Taxpayers Do Not Get Everything They Want But They Get What They Need | Citizens Against Government Waste

Taxpayers Do Not Get Everything They Want But They Get What They Need

The WasteWatcher

The result of the negotiations over the debt ceiling, which has been introduced as H.R. 3746, the Fiscal Responsibility Act of 2023, brings to mind what Mick Jagger and Keith Richards wrote: “You can’t always get what you want, but if you try sometime you find you get what you need.”  The taxpayers did not get everything they wanted, nor did fiscal conservatives, but they did get a needed first step to greater fiscal responsibility. 

The Fiscal Responsibility Act reduces discretionary spending to fiscal year 2022 levels and caps spending increases at 1 percent over the next six years.  That means non-defense spending will be cut by 5.4 percent, or $40 billion, the largest-ever year-over-year reduction.  Total non-defense spending will be $111 billion below the FY 2024 Congressional Budget Office baseline and $105 billion lower than President Biden’s FY 2024 budget request.  The legislation rescinds some, but not all, unused COVID relief funds (which still constitutes the largest rescission ever) and reduces some, but not enough, funding for the Internal Revenue Service.

The legislation also provides for a 1 percent cut in spending if the 12 appropriations bills are not enacted by Congress, something that has only occurred four times since the Budget Control and Impoundment Act of 1974 was signed into law, and not at all since FY 1997.  The consideration of all 12 bills will provide members of Congress with opportunities to include recommendations like Citizens Against Government Waste has provided in its Prime Cuts report, which would save $3.9 trillion over five years, and other ideas to cut wasteful spending, like eliminating the $26.1 billion in earmarks in the FY 2023 appropriations bills, that have heretofore been ignored by Congress.

House Republicans and fiscal conservatives were able to get what they wanted in H.R. 2811, the Limit, Save, Grow Act, which passed by two votes on April 26, 2023.  But that was never going to get through the Senate or be signed into law as written.  Now, House Republicans should agree to get what they need by voting for the Fiscal Responsibility Act, so they can help taxpayers get more of the spending cuts and fiscal restraint that they still want in the future.

* _What you will do_
Copy the stretch of the piece on the Fiscal Responsibility Act from "The WasteWatcher" through "greater fiscal responsibility." word for word.

* _Extracted material_
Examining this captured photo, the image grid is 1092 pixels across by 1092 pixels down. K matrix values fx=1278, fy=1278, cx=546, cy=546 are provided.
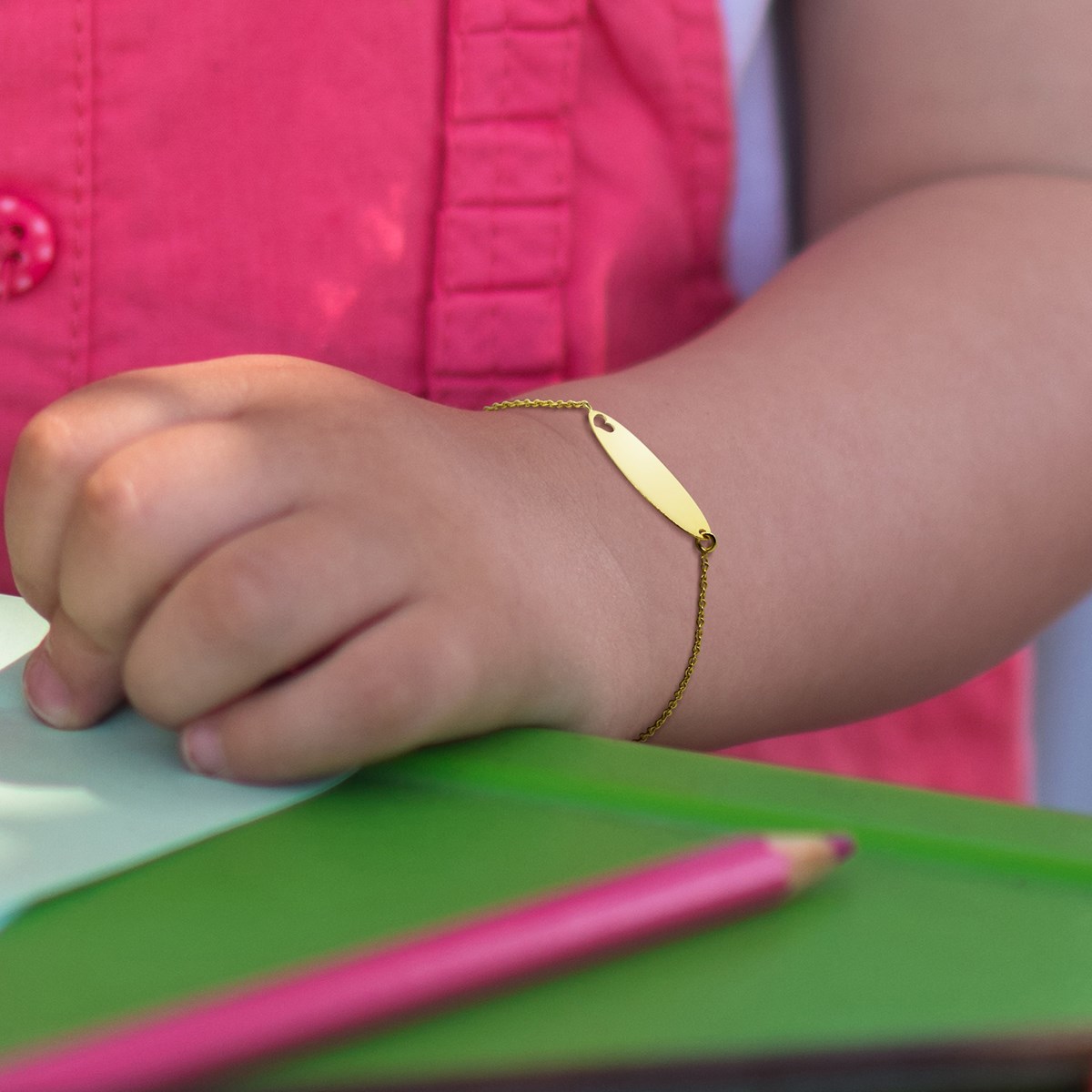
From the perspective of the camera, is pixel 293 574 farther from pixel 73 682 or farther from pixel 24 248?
pixel 24 248

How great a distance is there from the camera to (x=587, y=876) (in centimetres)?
18

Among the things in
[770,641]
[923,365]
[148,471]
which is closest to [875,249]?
[923,365]

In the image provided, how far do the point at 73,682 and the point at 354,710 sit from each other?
65 mm

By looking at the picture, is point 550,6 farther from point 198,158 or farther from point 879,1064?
point 879,1064

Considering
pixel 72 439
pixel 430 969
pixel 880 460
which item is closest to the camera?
pixel 430 969

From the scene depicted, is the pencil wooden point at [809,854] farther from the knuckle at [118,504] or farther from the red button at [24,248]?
the red button at [24,248]

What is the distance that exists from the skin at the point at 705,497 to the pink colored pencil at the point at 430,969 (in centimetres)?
7

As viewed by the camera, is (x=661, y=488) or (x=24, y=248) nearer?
(x=661, y=488)

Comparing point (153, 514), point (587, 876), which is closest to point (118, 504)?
point (153, 514)

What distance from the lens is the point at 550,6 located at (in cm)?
45

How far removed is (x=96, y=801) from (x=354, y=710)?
4 cm

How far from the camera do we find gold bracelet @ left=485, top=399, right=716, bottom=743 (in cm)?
31

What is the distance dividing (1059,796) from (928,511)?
30cm

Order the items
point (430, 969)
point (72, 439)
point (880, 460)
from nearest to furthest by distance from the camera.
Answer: point (430, 969) < point (72, 439) < point (880, 460)
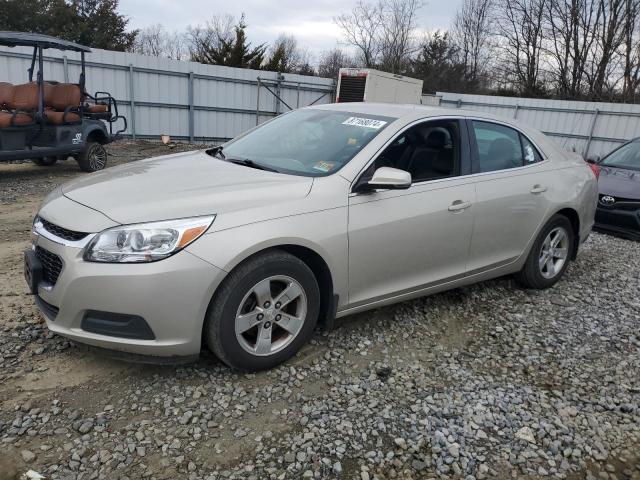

* _Task solution_
The WasteWatcher

The result of the negotiations over the debt ceiling, which has been introduced as H.R. 3746, the Fiscal Responsibility Act of 2023, brings to mind what Mick Jagger and Keith Richards wrote: “You can’t always get what you want, but if you try sometime you find you get what you need.”  The taxpayers did not get everything they wanted, nor did fiscal conservatives, but they did get a needed first step to greater fiscal responsibility.